-- Start Source text --

Here’s my review of AMERICAN ULTRA (2015) published at cinemaknifefight.com this past weekend.
MOVIE REVIEW: AMERICAN ULTRA (2015)
By Michael Arruda
What do you get when you cross THE BOURNE IDENTITY (2002) with ZOMBIELAND (2009) or any other Jesse Eisenberg movie for that matter?
You get AMERICAN ULTRA (2015), an action comedy that puts Eisenberg and his now recognizable shtick- the super smart socially awkward yet likable guy who can charm women and flip off men in the same sentence and be eloquent about it— into a Jason Bourne plot. Now, I like Eisenberg and his style of humor, and so for the most part I liked this movie. It’s held back only by a story that isn’t good enough for its two main characters.
AMERICAN ULTRA stars Jesse Eisenberg and Kristen Stewart as a young couple in love, seemingly held back from getting anywhere in life because Eisenberg’s character is a stoner who spends most of his life getting high, but Stewart’s character loves him all the same.
Mike Howell (Jesse Eisenberg) works at a small grocery store and that’s about as good as it gets for him. He does have a beautiful girlfriend Phoebe Larson (Kristen Stewart) who loves him to a fault, and she seems content and happy to love him just the way he is. Mike wants to propose to Phoebe, but he never seems to find the right time or place. He also spends his free time doodling, sketching and writing a comic about a superhero monkey.
And that’s his life, until one day two men show up at his store and try to kill him, but before they do, he jumps into assassin mode and quickly makes short work of them. Confused and frightened, he calls Phoebe, and she rushes to his aid, only to be arrested with him once the police arrive at the scene. But their time in a jail cell is short-lived as more hitmen show up and storm the police station, wiping out everyone except for Mike and Phoebe who manage to escape once again.
While Mike has no idea what is going on or why he can suddenly morph into a deadly assassin— he fears he’s a robot— we the audience do know because we’ve already met the hot shot CIA department head Adrian Yates (Topher Grace) who’s decided that Mike is a liability to the agency and must be eliminated, a decision which doesn’t sit well with Mike’s handler Victoria Lasseter (Connie Britton). Feeling responsible for Mike, since she’s the woman behind the program which created him, Victoria decides to cross her boss and help Mike elude the CIA assassins assigned to eliminate him.

-- End Source text --

Directions: According to the review, where does Mike Howell work? Rely only on the review.

-- Start Data excerpts --

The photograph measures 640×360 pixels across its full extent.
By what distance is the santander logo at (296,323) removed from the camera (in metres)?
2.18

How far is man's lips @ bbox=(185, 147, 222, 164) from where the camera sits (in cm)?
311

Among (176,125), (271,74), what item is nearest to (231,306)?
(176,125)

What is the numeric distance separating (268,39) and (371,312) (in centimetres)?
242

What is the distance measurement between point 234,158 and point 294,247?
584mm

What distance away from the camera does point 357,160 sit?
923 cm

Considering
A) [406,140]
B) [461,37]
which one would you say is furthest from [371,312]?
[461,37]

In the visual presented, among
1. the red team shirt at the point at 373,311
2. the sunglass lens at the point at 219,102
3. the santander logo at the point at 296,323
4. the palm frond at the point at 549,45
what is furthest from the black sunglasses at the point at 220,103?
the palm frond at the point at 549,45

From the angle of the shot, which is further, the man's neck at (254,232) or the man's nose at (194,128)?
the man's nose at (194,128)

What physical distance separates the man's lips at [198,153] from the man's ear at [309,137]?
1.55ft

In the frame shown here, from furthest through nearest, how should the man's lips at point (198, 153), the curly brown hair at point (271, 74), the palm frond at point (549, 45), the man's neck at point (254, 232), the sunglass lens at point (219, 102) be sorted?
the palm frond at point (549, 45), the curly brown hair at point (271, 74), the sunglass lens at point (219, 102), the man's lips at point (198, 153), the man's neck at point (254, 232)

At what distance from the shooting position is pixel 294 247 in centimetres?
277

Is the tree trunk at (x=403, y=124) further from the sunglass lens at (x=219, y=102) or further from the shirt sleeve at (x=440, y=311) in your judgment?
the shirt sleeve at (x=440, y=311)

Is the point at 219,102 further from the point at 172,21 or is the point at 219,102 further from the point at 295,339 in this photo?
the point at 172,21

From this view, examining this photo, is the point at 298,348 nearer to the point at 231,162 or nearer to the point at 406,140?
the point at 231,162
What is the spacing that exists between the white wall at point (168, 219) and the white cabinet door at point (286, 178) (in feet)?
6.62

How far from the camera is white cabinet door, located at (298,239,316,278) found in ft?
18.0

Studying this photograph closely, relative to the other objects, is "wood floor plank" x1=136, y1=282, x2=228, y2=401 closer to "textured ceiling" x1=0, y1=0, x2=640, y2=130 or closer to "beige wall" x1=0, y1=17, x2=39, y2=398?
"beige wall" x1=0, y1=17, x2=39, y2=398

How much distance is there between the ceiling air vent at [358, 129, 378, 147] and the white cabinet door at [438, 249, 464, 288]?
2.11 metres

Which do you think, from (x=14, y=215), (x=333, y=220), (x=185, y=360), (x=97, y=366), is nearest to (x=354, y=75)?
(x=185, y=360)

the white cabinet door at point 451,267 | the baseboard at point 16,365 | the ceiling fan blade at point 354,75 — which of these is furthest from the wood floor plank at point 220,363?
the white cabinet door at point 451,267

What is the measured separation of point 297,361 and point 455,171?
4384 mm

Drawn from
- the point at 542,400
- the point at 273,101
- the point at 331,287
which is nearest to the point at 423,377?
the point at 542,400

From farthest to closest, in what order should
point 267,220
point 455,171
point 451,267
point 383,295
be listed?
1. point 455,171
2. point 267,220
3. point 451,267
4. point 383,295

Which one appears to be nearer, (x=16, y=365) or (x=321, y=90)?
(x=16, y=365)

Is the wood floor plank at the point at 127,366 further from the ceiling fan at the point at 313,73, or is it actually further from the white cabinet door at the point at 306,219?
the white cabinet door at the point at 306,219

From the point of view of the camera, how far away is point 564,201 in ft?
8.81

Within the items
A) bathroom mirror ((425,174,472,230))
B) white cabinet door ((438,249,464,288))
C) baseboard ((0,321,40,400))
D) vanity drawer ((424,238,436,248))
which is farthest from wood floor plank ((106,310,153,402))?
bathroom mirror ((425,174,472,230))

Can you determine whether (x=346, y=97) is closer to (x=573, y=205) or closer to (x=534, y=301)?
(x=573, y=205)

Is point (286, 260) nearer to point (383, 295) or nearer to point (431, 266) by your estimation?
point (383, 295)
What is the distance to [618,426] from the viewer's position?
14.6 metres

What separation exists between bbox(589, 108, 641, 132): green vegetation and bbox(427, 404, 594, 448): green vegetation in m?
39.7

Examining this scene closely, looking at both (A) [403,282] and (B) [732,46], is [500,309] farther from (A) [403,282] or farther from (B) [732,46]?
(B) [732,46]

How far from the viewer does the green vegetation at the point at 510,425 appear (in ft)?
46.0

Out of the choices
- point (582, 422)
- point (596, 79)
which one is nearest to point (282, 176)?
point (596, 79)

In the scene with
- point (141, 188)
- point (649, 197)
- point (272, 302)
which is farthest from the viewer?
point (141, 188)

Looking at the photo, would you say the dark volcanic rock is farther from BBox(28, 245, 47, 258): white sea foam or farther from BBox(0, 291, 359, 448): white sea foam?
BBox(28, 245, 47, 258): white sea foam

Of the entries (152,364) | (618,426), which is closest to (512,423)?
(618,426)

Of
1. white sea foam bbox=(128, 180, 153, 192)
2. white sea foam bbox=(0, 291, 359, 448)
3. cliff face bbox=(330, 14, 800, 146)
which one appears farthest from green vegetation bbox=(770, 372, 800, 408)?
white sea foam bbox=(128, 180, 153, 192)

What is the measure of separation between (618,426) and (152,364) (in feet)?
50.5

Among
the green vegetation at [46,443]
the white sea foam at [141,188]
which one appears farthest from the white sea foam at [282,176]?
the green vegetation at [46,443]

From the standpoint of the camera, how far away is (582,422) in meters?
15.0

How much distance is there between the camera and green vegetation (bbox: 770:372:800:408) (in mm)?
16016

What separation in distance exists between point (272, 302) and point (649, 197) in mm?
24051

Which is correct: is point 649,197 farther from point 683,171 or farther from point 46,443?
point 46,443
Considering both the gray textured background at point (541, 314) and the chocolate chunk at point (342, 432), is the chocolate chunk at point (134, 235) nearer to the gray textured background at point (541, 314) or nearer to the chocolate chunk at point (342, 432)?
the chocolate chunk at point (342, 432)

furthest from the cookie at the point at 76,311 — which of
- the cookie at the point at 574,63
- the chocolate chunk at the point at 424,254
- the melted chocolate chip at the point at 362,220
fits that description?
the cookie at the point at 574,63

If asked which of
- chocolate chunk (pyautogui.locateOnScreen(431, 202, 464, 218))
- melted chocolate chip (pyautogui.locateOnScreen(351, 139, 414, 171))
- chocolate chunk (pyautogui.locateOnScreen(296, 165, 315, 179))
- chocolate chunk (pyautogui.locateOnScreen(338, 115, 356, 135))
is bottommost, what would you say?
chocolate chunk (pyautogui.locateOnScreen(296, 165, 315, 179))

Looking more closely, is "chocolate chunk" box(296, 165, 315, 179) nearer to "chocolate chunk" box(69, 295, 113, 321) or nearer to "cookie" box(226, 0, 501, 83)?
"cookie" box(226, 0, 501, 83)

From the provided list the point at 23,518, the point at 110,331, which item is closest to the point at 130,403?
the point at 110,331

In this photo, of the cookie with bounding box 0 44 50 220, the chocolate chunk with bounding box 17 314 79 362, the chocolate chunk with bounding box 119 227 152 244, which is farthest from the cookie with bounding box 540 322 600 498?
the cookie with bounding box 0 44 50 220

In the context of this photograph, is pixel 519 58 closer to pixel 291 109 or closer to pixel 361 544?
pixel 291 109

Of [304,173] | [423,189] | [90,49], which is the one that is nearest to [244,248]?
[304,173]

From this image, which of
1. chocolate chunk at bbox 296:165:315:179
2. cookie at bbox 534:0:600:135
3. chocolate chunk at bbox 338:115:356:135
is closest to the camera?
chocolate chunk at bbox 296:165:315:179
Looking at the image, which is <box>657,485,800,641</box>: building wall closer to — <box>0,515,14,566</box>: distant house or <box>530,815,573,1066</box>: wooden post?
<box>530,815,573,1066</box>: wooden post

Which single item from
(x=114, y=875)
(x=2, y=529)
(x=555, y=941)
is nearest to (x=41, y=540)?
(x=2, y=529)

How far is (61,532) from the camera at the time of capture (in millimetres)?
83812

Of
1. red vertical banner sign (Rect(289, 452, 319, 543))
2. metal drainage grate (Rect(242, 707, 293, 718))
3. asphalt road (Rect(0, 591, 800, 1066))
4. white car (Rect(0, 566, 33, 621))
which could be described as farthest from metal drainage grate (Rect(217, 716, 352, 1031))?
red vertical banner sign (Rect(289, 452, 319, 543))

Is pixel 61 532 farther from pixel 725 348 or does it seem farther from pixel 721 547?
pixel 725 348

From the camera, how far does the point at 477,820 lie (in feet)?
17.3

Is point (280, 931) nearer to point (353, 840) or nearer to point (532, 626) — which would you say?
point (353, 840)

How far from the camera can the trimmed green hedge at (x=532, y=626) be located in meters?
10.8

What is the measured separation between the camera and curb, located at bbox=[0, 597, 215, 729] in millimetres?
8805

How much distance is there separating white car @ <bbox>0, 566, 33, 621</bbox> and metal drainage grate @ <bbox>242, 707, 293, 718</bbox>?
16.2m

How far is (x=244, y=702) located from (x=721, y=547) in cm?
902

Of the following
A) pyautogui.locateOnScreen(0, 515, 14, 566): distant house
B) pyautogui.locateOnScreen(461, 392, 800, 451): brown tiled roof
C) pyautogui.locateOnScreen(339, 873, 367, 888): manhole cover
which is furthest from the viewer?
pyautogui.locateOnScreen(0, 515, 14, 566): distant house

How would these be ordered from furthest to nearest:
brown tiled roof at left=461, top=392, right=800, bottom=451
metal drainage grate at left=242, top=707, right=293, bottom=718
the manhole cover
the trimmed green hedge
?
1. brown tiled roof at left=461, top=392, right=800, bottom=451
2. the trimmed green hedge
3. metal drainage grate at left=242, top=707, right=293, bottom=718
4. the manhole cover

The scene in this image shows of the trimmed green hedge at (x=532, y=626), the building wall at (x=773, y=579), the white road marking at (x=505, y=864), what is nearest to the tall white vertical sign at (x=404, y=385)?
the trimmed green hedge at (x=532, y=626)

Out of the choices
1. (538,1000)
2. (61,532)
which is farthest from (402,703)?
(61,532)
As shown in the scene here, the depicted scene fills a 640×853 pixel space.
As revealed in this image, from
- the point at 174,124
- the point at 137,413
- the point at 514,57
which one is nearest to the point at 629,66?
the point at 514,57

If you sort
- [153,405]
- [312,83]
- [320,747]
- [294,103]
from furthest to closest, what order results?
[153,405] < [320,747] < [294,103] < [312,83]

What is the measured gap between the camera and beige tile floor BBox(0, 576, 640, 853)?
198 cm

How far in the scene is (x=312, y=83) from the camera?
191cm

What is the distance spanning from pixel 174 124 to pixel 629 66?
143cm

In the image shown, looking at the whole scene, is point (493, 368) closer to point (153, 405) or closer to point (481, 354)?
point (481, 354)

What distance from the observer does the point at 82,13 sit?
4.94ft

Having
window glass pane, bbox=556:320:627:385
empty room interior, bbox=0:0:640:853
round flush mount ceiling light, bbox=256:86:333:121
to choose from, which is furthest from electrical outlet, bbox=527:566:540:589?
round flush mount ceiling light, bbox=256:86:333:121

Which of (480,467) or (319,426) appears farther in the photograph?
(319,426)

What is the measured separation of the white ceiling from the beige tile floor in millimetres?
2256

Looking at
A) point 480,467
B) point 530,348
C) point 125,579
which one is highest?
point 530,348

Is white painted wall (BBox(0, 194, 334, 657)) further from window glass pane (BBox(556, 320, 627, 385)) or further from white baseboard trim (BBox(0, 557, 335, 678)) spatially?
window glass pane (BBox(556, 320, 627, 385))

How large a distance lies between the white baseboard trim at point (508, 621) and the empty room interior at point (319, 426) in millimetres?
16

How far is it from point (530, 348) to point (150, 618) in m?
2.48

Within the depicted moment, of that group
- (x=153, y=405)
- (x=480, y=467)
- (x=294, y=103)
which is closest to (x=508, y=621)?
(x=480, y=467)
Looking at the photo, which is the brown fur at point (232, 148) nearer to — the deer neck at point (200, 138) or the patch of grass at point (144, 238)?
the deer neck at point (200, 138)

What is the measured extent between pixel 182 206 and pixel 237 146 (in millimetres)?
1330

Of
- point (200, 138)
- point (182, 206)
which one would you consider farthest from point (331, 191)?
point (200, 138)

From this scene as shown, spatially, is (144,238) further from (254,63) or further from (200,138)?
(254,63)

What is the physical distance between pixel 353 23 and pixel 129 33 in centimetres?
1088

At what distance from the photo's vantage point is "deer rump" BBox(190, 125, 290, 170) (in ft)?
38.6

-- End Data excerpts --

Solution: At a small grocery store.